Even so, if you bring a vegetarian dairy-free dish no one will have any cause to complain. Of course, in deserts, the only typical non-vegetarian ingredient is gelatin, so don’t use gelatin or anything containing gelatin, like marshmallows. That’s pretty easy to steer clear of. Of course, there are vegan alternatives to gelatin, like agar, but forget all that, it’s too much trouble, just pick one of the millions of desserts that don’t use gelatin.

And subsitute margarine for butter if you make cookies or baked goods. Not that butter and milk and cream cheese isn’t kosher, but it’s not kosher to eat dairy products in the same meal as you eat meat products, so if the meal included meat people who keep kosher couldn’t eat those cookies until the next meal. If a recipe calls for milk, you could subsitute soy milk, and so on. And of course, you could make a dessert with dairy, but it’s simpler if you avoid it.

Other than that, you’re free and clear to make anything you like.

I had to jump in to point out that many / most commercially-available margarine have dairy ingredients, if only a bit of whey: http://www.kjsl.com/~beanmom/nomilk.html (interestingly, soy “cheese” does as well and frankly, I cannot imagine eating that stuff unless you needed to be dairy-free, either as a total vegan or one who is allergic / intolerant - both of which would preclude eating it anyway!).

Oh wait - I just remembered; Mori-Nu silken tofu has a number of recipes on its website for soy-based desserts - puddings etc. (we make a tofu pumpkin pie every year). They would be dairy-free so might be acceptable for your event.

I know next to nothing about kosher-ness, but would a simple apple (or other fruit) pie be good? Or something like baklava, which is basically phyllo dough, honey and nuts? Also, are eggs considered dairy or meat?

As a couple of us have already explained, this is not true.

A food that lacks meat and milk is pareve, neutral. It is not necessarily kosher. Kosher foods are made with certified kosher ingredients in a kosher kitchen with kosher utensils.

The two terms are not at all equivalent.

There are resources that list nondairy equivalent products. Here’s one. Despite the 2004 date, it’s still a pretty good guide and some sections have been more recently updated.

GoDairyFree.org also has information and recipes that are obviously dairy free. And there are a million vegan recipe sites.
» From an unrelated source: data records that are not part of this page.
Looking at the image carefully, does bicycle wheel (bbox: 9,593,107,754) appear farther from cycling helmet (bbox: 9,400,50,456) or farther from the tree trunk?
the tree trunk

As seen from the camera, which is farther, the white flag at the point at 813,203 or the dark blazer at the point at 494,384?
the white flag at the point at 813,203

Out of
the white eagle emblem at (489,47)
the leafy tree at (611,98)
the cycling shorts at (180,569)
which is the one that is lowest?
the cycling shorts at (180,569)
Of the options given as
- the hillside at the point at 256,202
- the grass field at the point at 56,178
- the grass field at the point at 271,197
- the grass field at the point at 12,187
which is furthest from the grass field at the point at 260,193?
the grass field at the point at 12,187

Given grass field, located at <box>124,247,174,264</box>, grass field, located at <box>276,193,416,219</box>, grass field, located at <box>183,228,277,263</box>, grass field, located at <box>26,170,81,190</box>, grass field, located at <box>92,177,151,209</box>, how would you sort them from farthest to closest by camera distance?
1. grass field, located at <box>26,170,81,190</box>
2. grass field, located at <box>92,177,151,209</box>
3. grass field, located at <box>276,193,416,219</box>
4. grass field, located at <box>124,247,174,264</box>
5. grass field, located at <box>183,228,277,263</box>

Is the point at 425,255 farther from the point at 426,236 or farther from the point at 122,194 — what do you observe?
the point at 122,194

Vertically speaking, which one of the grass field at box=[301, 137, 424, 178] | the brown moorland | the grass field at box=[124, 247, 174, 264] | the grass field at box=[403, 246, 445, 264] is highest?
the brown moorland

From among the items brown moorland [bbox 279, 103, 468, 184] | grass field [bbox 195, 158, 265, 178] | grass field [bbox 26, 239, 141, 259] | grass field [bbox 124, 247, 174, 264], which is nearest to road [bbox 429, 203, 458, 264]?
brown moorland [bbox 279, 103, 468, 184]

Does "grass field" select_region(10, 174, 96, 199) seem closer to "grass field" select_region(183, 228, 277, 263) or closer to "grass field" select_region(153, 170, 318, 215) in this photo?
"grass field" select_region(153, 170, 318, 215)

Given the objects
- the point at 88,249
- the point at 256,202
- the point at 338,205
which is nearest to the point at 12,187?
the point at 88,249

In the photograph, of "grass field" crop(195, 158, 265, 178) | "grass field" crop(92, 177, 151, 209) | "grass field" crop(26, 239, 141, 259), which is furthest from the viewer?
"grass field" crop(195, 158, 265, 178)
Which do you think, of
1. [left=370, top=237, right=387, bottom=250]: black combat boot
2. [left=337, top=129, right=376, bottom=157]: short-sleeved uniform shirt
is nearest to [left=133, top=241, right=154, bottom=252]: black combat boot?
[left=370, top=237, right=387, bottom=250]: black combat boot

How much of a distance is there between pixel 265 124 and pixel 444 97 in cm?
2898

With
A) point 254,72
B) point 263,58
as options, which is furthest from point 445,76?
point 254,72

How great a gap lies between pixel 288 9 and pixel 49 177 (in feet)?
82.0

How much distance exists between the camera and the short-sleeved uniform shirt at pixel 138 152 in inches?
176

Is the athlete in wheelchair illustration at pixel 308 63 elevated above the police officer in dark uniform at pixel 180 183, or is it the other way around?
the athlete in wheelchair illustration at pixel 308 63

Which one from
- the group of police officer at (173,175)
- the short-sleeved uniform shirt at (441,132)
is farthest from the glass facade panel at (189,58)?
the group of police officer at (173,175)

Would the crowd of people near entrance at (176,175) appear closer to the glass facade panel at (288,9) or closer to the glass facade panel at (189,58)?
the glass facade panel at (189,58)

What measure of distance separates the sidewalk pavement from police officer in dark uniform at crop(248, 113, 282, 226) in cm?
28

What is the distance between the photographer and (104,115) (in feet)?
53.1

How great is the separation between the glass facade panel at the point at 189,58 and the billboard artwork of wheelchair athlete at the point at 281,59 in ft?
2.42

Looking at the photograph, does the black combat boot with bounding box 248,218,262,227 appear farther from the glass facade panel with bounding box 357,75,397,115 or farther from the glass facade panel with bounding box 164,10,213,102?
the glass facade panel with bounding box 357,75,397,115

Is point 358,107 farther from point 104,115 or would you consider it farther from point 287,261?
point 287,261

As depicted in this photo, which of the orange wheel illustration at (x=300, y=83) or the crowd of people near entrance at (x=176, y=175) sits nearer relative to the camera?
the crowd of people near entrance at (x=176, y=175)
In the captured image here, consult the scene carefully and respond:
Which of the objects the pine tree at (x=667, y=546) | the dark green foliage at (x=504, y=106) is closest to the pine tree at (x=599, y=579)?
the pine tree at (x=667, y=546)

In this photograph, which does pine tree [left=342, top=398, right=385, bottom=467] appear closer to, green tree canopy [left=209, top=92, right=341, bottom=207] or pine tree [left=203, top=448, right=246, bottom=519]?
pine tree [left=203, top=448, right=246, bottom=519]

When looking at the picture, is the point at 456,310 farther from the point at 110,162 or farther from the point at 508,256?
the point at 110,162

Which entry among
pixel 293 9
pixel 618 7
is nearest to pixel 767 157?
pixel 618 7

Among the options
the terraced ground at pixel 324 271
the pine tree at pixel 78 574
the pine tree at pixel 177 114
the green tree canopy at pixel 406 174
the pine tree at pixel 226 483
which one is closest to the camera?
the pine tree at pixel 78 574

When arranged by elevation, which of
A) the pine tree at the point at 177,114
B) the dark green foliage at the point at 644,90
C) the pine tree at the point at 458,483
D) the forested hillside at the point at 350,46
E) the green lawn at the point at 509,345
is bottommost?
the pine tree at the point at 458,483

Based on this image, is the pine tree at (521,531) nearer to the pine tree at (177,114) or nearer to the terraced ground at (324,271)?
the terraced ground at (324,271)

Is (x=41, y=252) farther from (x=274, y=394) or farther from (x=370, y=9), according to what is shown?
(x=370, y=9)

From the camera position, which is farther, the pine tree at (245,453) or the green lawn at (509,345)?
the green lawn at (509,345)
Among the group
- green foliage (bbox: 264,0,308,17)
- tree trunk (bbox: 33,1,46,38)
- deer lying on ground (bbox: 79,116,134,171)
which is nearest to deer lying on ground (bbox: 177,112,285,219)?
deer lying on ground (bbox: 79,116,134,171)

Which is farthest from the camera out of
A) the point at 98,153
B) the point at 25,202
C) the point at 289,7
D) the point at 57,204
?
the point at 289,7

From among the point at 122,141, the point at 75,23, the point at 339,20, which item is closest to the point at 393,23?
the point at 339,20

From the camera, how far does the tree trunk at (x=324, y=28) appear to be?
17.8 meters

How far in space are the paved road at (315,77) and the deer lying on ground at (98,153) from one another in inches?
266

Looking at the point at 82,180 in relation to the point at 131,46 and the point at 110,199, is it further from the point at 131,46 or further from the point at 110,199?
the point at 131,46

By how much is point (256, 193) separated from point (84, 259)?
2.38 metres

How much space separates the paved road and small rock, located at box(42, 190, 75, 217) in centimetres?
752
A fuit dessert containing no dairy is just about perfect. See Ginger’s yummy recipe above.

I thought phyllo dough contained dairy?

Eggs are considered pareve- neither meat nor dairy.

I know there’s some that doesn’t. Mr. Neville and I used to make chicken pot pie with it.

Yes, as long as you were sure the crust didn’t contain any lard. Some people do use lard in pie crusts. If you buy a pie crust, you’d have to check the ingredients carefully.

It wouldn’t be a particularly easy dessert to make, though…

Yeah, but if they asked him as a non-jew to bring a dessert to the pot luck, they’re gonna know he doesn’t have a kosher kitchen with two sets of kosher dishes and utensils. Really observant jews who were worried about that wouldn’t have invited a non-jew to bring anything, because they would know that it would be practically impossible for him to make a dessert at his house that they could eat. And they also wouldn’t go to a non-jewish house for dinner, they won’t go to most restaurants, when traveling they stick to packaged foods, and so on.

If he was invited to bring a dessert, I’d venture to guess that he’s OK as long as he doesn’t bring a bacon cheesecake or the equivalent.

If he really wants to be safe, if some really observant orthodox jews invited him, then his best bet is uncut fresh fruit untouched by any utensil or dish from his house, because all his knives, bowls, plates and spoons aren’t kosher and will contaminate the fruit, since everything in his kitchen can be presumed to have touched both meat and milk at some point, and even if it hasn’t there’s no way to be sure it hasn’t.